It was a long hour, but eventually we ate and afterwards went to look at China. The Chinese border runs southeast down the Red River to Lao Cai, where it turns up the small Nam Ti River. Standing on the bank of the Nam Ti, we observed the Chinese town of Hekou across the bridge. Not for the first time, we noted how abruptly architecture changes across an arbitrary line. On our side were the tall, thin box-like buildings of the Vietnamese, while across the water was the customary Chinese attempt to make even the most modest country town resemble a flimsy version of Manhattan.

Hekou across the Nam Ti River, Lao Cai

On Christmas Day 1978, barely three years after the American War ended, the Vietnamese invaded Cambodia and ousted the genocidal regime of Pol Pot. To punish them the Chinese invaded Vietnam, crossing the Nam Ti and occupying Lao Cai province for 16 days before being repulsed with heavy losses. Relations are better now, black market goods cross the river by night and legitimate goods by day. Locals need only show an identity card to cross the border.

DATA SEGMENT ▸

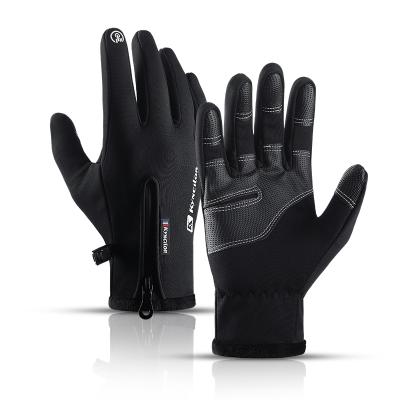 China Motorcycle Riding Bicycle Flexible Windproof Full Finger Touch Screen Gloves Cycling Gloves For Adults for sale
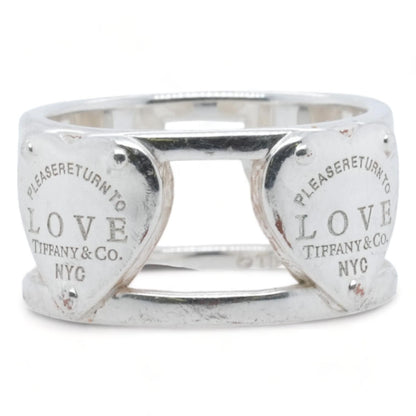 Sterling Silver Retired Return To Tiffany Love Wide Band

DIRECTIVE 1 ▸ From the passage on the Lao Cai border, reproduce the portion that begins at the words "Hekou across the Nam" and stops after "cross the border.", swapping "16 days" for "sixteen days".
DIRECTIVE 2 ▸ Extend the passage on the Lao Cai border with the section that would follow its final sentence.

RESULT 1 ▸
Hekou across the Nam Ti River, Lao Cai

On Christmas Day 1978, barely three years after the American War ended, the Vietnamese invaded Cambodia and ousted the genocidal regime of Pol Pot. To punish them the Chinese invaded Vietnam, crossing the Nam Ti and occupying Lao Cai province for sixteen days before being repulsed with heavy losses. Relations are better now, black market goods cross the river by night and legitimate goods by day. Locals need only show an identity card to cross the border.

RESULT 2 ▸
As we had commented on the banyan tree we were standing beside, Minh offered to show us the largest banyan in Lao Cai, or possibly, northern Vietnam. A couple of hundred metres away, growing out of a bank above a circle of figures representing the Chinese zodiac was a very substantial banyan indeed.

Banyan tree and Chinese zodiac, Lao Cai

We followed the road up the bank to a kiosk selling incense sticks. It was still only 7 o’clock but business was brisk.

Selling incense sticks beneath the banyan, Lao Cai

We investigated the Taoist temple behind before returning to the car and setting off for Coc Ly.

Incene burner, Taoist temple, Lao Cai

The northern Highlands are home to a wide variety of ethnic minorities and Coc Ly, is a Hmong village. The attraction was its Tuesday market, and Minh’s advice was to get there early. We drove east down the well surfaced highway for some 30km, then turned into a side road, following it uphill until it petered out.

Altar, Taoist temple, Lao Cai

Coc Ly Market

Some 3 million Hmong people live in China (where they call themselves Miao), Vietnam is home to another three quarters of a million while half a million more live in Laos and Thailand. There are many sub-groups of Hmong, usually identified by some aspect of their traditional clothing. In China we had met Black Miao, Long-horned Miaoand Long-haired Miao. Coc Ly is a village of the Flowery Hmong (not, apparently, the same group as the Chinese Flowery Miao).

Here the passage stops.